Veredito prático: O Acórdão 987/2026 do TCU inverte o ônus probatório – agora cabe ao gestor demonstrar que a atividade terceirizada não é atribuição de cargo público, sob pena de nulidade.

Perguntas frequentes

O que diz o Acórdão 987/2026 do TCU?

O acórdão estabelece que a terceirização na administração pública é ilícita quando há superposição de funções entre o profissional terceirizado e as atribuições de cargo público efetivo ou comissionado, independentemente de subordinação direta. Viola o art. 37, II, da Constituição.

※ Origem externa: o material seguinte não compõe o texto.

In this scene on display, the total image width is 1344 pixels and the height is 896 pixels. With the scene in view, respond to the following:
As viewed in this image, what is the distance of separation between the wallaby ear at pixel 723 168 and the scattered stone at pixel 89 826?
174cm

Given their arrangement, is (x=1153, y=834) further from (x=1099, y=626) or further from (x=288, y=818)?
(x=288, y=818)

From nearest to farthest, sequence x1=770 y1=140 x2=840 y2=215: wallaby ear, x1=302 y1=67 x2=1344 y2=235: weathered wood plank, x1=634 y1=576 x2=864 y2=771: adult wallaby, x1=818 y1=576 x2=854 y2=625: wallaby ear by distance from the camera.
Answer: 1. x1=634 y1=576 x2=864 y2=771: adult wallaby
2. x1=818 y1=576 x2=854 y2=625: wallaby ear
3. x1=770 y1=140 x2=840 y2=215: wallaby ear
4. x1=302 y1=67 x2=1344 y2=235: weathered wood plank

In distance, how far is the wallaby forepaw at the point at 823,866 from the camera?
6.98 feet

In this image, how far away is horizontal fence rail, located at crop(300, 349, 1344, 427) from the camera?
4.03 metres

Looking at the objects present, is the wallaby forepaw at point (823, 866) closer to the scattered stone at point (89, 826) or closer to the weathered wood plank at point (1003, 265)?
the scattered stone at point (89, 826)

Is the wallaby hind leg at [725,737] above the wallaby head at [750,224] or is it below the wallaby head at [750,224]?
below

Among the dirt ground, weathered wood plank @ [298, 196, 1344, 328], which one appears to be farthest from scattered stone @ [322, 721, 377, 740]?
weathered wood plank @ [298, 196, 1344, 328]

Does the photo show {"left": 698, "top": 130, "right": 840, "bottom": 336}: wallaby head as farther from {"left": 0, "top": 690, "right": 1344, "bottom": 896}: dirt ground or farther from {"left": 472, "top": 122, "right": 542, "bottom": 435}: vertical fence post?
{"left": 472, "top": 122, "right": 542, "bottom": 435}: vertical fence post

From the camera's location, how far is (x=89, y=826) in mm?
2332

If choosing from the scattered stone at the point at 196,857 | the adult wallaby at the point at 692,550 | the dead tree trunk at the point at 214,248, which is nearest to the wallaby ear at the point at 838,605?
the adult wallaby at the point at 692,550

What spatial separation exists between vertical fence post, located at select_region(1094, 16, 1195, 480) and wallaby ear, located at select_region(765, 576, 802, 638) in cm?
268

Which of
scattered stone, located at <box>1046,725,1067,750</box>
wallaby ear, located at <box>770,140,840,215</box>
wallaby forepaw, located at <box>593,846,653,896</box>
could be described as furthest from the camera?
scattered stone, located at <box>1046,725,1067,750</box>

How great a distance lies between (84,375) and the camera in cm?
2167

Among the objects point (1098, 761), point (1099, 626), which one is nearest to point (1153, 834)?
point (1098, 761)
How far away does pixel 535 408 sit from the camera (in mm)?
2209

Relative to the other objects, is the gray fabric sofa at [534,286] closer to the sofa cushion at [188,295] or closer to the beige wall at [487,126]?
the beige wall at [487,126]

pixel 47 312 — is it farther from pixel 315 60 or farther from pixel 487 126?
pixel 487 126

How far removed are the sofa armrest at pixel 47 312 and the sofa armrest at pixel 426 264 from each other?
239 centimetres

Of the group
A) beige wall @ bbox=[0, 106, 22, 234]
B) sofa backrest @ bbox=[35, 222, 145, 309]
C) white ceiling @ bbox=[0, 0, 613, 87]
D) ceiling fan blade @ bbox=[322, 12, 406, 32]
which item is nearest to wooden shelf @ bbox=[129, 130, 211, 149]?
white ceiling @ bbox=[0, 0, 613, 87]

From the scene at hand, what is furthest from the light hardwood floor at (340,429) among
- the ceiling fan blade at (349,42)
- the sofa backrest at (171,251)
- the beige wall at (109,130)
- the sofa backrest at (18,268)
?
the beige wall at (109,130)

Qual a diferença entre atividade fim e atividade meio neste contexto?

Atividade fim é o núcleo da missão institucional do órgão (ex.: fiscalizar, julgar, atender). Atividade meio é acessória (ex.: limpeza, vigilância). Pela nova interpretação, mesmo atividades meio podem ser irregulares se coincidirem com atribuições de cargos existentes.

Este acórdão se aplica a estados e municípios?

Sim. O entendimento do TCU tem efeito vinculante para a administração federal e é adotado como referência por Tribunais de Contas estaduais e municipais. Cada ente deve aplicar o mesmo princípio.

Contratos de terceirização firmados antes do acórdão precisam ser revistos?

Sim, principalmente os contratos de serviços contínuos. O TCU pode apontar irregularidades em auditorias. Recomenda-se renegociação ou rescisão amigável se o serviço coincidir com cargo público.

Como evitar irregularidades na terceirização?

Mapeie cargos e suas atribuições, compare com o escopo do contrato, e justifique formalmente a inexistência de superposição. Inclua cláusula de segregação de funções no edital.